Submitted by the AGC.
The Architecture Billings Index (ABI) registered a score of 48.5, seasonally adjusted in April, down from 50.4 in March and the sixth reading in the past seven months below 50, the American Institute of Architects (AIA) reported on Wednesday. Any score below 50 means more firms reported decreased billings than increased billings. The ABI is derived from the share of responding architecture firms that report a gain in billings over the previous month less the share reporting a decline in billings, presented on a 0-to-100 scale. AIA calls the index “a leading economic indicator that leads nonresidential construction activity by approximately 9-12 months.” Readings for practice specialties (based on three-month averages) varied: mixed practice, 52.1 (down from 53.5 in March); commercial/industrial, 51.8 (up from 49.7 and the first reading above 50 since July); institutional, 50.6 (first reading above 50 since October, up from 49.1); and residential (mainly multifamily), 41.5 (below 50 since July, down from 42.3). The new design contracts index rose to 49.8 from 48.9.

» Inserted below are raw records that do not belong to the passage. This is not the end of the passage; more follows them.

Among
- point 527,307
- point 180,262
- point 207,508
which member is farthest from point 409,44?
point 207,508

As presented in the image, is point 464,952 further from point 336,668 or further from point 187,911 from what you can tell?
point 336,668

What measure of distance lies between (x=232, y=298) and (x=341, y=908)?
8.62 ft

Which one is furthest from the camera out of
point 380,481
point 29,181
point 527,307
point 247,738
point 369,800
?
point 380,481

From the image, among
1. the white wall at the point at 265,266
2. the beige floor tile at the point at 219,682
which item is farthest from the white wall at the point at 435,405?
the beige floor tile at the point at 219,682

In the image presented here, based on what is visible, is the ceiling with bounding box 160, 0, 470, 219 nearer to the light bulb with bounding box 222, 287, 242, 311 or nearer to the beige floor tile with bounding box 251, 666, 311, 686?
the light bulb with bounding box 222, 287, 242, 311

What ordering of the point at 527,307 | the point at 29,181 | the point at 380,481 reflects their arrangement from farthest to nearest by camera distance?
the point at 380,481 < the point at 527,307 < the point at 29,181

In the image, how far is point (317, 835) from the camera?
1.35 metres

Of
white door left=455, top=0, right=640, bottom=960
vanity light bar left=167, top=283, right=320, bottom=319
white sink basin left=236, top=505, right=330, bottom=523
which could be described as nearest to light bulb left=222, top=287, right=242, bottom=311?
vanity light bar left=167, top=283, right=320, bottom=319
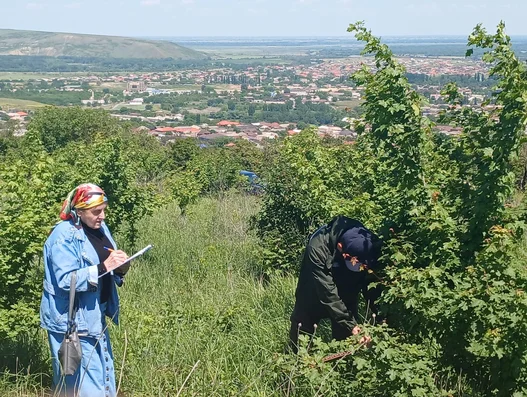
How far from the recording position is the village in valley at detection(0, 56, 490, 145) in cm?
6881

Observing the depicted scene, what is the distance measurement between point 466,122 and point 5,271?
11.4 ft

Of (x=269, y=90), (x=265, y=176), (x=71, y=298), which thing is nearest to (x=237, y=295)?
(x=265, y=176)

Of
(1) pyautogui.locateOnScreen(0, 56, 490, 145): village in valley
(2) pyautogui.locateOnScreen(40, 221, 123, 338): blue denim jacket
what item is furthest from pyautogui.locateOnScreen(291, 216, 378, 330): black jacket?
(1) pyautogui.locateOnScreen(0, 56, 490, 145): village in valley

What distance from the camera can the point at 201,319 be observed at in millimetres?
5945

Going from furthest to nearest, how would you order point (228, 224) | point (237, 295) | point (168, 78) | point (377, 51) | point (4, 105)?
1. point (168, 78)
2. point (4, 105)
3. point (228, 224)
4. point (237, 295)
5. point (377, 51)

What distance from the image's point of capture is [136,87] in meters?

The average weekly wage for all construction industry employees in the U.S. was $1544 in the fourth quarter (Q4) of 2022, an increase of 1.2% from Q4 2021, the Bureau of Labor Statistics reported on Wednesday in its Quarterly Census of Employment and Wages report. Construction industry average wages in Q4 2022 were 11.4% higher than the private sector average of $1385 (which declined 2.6% from Q4 2021). The amount and direction of change for average weekly wages in construction varied widely. Among the 10 largest counties, the highest average in Q4 2022 was in New York County (Manhattan), $2566, up 2.4% from Q4 2021; followed by Cook County, Ill. (Chicago and nearby suburbs), $1916, up 3.5% year-over-year (y/y); and King County, Wash. (Seattle and nearby suburbs), $1810, down 1.6%. The largest y/y increase was in Los Angeles County, 3.6% (Q4 2022 average: $1658), followed by Cook County. The average wage declined 1.7% in King County and 1.6% in Dallas County (Dallas and nearby suburbs, Q4 2022 average: $1701).
Data centers are replacing offices and other structures in some markets. In Loudoun County, Va., Amazon World Services plans to demolish nine buildings and replace them with four purpose-built data centers, the Washington Business Journal reported on May 22. Data Center Frontier on Thursday cited other examples in Loudoun County. Digital Realty proposed replacing a “1960s parking garage [in downtown Los Angeles] with “a 13-story building which would include nearly 486,000 square feet of floor area, most of which would be dedicated to computer servers and supporting equipment,” the e-newsletter Urbanize LA reported on May 23. “A former department store located to the north on 7th Street currently functions as a data center, as does the One Wilshire high-rise….Likewise, the former Post Office Annex near Union Station has been converted into a data center, and a newly built facility recently replaced a surface parking lot next door.”
“A growing number of retailers in city office districts are relocating their businesses to the suburbs, where visits to shopping centers are on the rise as fewer people commute to downtown workplaces,” the Wall Street Journal reported on May 9. “Suburban landlords say demand from retailers was strong during the first months of this year, even with high inflation and rising interest rates. Shopping-center owner Site Centers reported record-high leasing in the first quarter, while owner Phillips Edison reported a new high for occupancy. Retail Opportunity Investments Corp. said its portfolio is more than 98% leased. Even high-end enclosed malls, which were hard hit by the pandemic, are showing signs of improvement. Foot traffic at Simon Property Group’s malls is higher this year compared with 2022 while overall occupancy was 94.4% in the first quarter, just shy of pre-pandemic levels, according to the company.”
It “appears in domestic migration data that, years after lower-wage residents have been priced out of expensive coastal metros, higher-paid workers are now turning away from them, too,” the “Upshot” column of the New York Times reported on May 12. “The college-educated workers who’ve turned away from them are increasingly migrating toward major metros that are still prosperous but not quite so expensive—places like Phoenix, Atlanta, Houston and Tampa. During the pandemic, smaller cities such as Portland, Maine, and Wilmington, N.C., also saw growing inflows of such workers…. Among the 12 most expensive metros, net college migration has generally declined or turned negative. The other 41 large metros have mostly continued to attract working-age college graduates.” A chart shows net migration into or out of each metro’s college-educated population in 2010-14, 2015-19, and 2020-21.